_PAGE EXTRACT_.
Cramming into a tiny dining room with hordes of friends and relatives for a pass-and-share feast is a recipe for disaster right now. Thanksgiving: The Pandemic Edition promises a lot of small gatherings of the weary, wary, and worried.
It’s the perfect year to serve individual, hermetically sealed turkey frozen entrees for Thanksgiving.
I love frozen entrees: I eat them almost daily. This love dates back to my parents' rare “date nights,” when the then-called “TV dinners” were a welcome respite from my mom’s cooking. I loved the chance to choose my own dinner destiny, the compartments that kept the fried chicken safe from the pea juice, and, best of all, the option (often exercised, in the absence of the aforementioned 'rents) to eat dessert first. I genuinely liked the apple compote and the rest of the prefab fare.
I still do. Like me, frozen meals have evolved: their original industrial-grade rectangular aluminum trays of mushy meat and pasty potatoes giving way to well-rounded whole grain and veggie delights in natural brown paper bowls.
Like Mom, I hitched my ego to my career rather than my cooking abilities. One of the things I thank God for at Thanksgiving are the professionals at Nestle and Conagra who feed me all year while I fulfill my profession as a writer of unopened emails.

_ACTIVITY A_. In the essay on frozen Thanksgiving entrees, list the three things the sentence beginning "I loved the chance" names as what the writer loved about TV dinners.
_ACTIVITY B_.
Answer these questions about the essay on frozen Thanksgiving entrees:
(i) How often does the writer eat frozen entrees?
(ii) Which two companies does the writer thank at Thanksgiving?
(iii) What have the original rectangular aluminum trays given way to?

[Spatial grounding data]
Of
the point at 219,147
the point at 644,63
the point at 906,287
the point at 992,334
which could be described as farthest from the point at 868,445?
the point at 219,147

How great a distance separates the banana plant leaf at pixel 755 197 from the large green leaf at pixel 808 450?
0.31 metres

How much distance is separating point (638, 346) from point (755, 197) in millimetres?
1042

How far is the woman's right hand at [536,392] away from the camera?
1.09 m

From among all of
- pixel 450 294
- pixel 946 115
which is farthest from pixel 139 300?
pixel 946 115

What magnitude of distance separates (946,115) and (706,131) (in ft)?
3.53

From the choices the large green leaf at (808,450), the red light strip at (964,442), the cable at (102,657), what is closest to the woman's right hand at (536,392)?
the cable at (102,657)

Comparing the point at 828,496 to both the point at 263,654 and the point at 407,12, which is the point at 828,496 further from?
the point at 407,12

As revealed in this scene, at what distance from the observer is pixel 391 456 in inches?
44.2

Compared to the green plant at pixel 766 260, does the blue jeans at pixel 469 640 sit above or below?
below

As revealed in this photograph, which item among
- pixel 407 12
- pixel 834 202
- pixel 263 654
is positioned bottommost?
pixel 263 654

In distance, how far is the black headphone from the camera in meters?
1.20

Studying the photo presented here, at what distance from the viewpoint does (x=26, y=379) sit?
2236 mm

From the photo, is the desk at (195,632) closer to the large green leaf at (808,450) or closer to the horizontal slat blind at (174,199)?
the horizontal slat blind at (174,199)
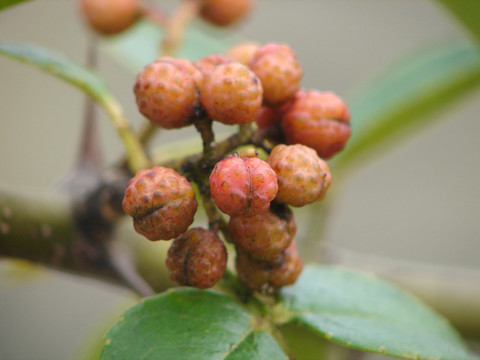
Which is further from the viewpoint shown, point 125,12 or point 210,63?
point 125,12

_ANSWER SECTION A_.
- The chance to choose their own dinner destiny
- The compartments that kept the fried chicken safe from the pea juice
- The option to eat dessert first

_ANSWER SECTION B_.
(i) Almost daily.
(ii) Nestle and Conagra.
(iii) Well-rounded whole grain and veggie delights in natural brown paper bowls.